*BRIEF*: Output the material below as a two-column CSV with columns "text" and "detections," starting with the line containing "this 830×554 image." and going on through the line containing "rust stain on metal [242, 115, 264, 187]". Give one row per entry, with its text and its listed results each in a single quoted field and line breaks replaced by spaces.

[Collected data entries]
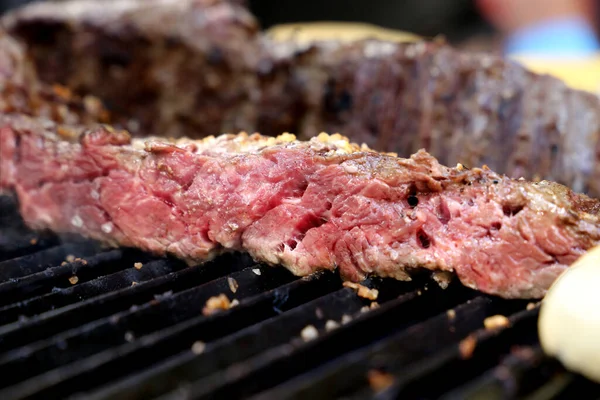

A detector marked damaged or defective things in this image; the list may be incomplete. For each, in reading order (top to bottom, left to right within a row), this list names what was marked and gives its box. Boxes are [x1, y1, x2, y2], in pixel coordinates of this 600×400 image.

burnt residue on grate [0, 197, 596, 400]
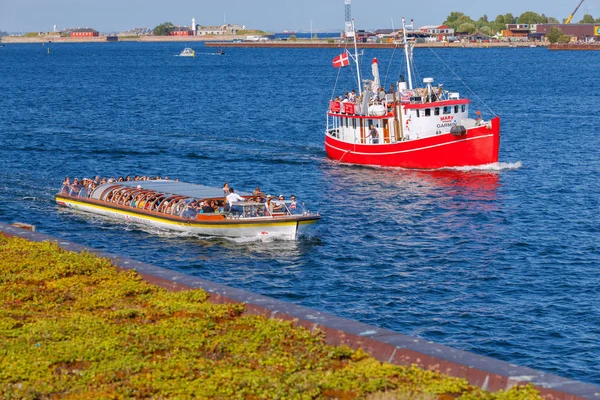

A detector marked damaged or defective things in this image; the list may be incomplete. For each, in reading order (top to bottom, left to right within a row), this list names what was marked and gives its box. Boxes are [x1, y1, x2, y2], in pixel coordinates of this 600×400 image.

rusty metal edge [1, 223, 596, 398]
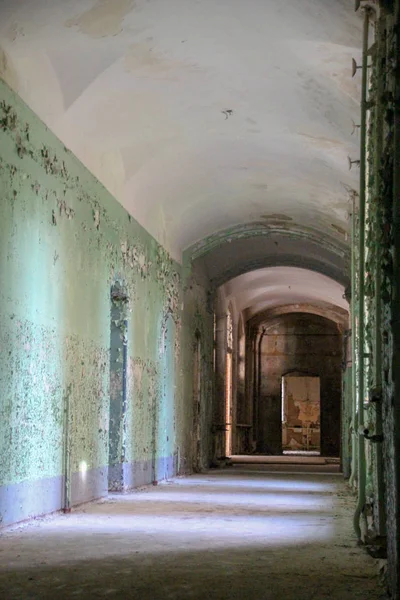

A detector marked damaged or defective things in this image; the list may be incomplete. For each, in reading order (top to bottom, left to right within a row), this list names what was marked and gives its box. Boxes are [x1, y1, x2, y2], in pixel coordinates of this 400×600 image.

...

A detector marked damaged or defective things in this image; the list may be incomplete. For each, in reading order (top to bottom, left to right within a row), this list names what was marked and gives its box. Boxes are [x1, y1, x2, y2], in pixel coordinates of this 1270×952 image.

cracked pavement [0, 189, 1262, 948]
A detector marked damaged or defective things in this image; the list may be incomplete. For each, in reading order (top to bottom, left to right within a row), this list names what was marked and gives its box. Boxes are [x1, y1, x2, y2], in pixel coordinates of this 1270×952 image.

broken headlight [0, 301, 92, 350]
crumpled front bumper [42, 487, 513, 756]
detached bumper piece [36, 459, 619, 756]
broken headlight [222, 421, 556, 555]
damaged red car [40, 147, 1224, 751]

--

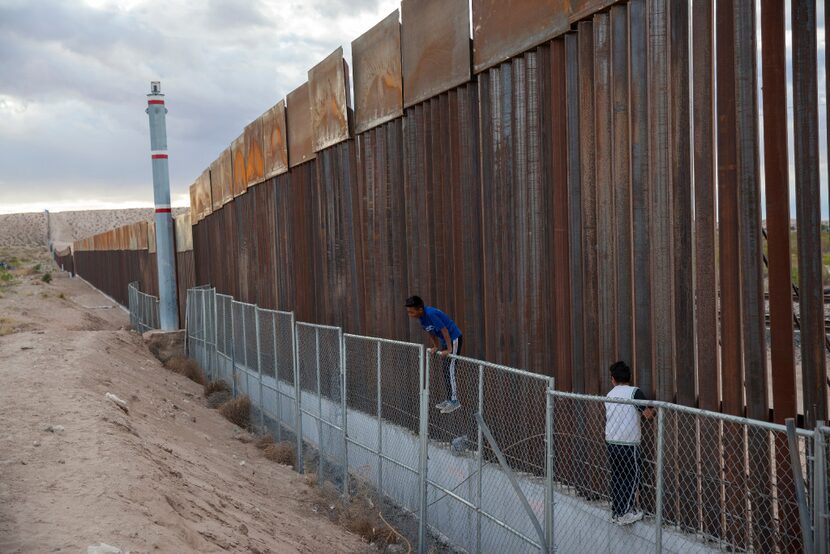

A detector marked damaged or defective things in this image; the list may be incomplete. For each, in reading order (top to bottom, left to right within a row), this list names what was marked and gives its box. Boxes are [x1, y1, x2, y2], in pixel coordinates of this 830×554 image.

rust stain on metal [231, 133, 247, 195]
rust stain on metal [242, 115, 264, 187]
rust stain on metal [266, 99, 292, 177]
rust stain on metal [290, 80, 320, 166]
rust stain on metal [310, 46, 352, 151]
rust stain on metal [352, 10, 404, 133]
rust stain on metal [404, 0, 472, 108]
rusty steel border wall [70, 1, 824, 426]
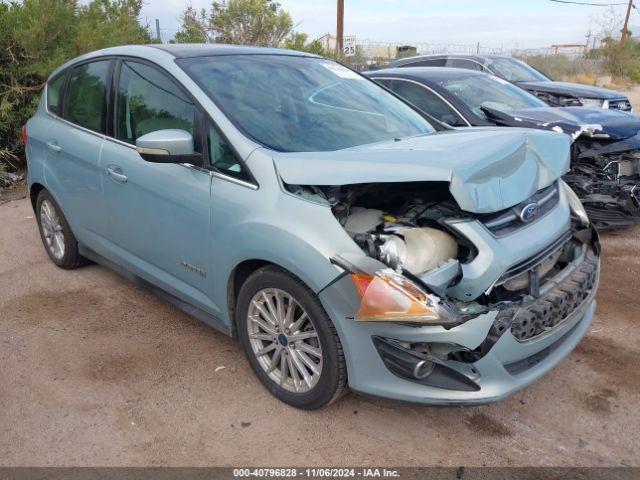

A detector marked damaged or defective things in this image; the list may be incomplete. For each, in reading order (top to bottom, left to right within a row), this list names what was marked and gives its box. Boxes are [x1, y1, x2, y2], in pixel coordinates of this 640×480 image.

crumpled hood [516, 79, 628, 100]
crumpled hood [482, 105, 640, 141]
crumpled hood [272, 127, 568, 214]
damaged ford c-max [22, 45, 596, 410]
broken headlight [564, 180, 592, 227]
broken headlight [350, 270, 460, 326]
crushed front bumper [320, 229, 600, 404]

*ANSWER FOR THE TASK*:
text,detections
"A detector marked damaged or defective things in this image; the list may be incomplete. For each, in reading order (top to bottom, left to right within a row), this list names what was marked and gives its box. Boxes are [x1, y1, x2, y2], in pixel coordinates of this 830×554 image.","rust stain on metal [231, 133, 247, 195] rust stain on metal [242, 115, 264, 187]"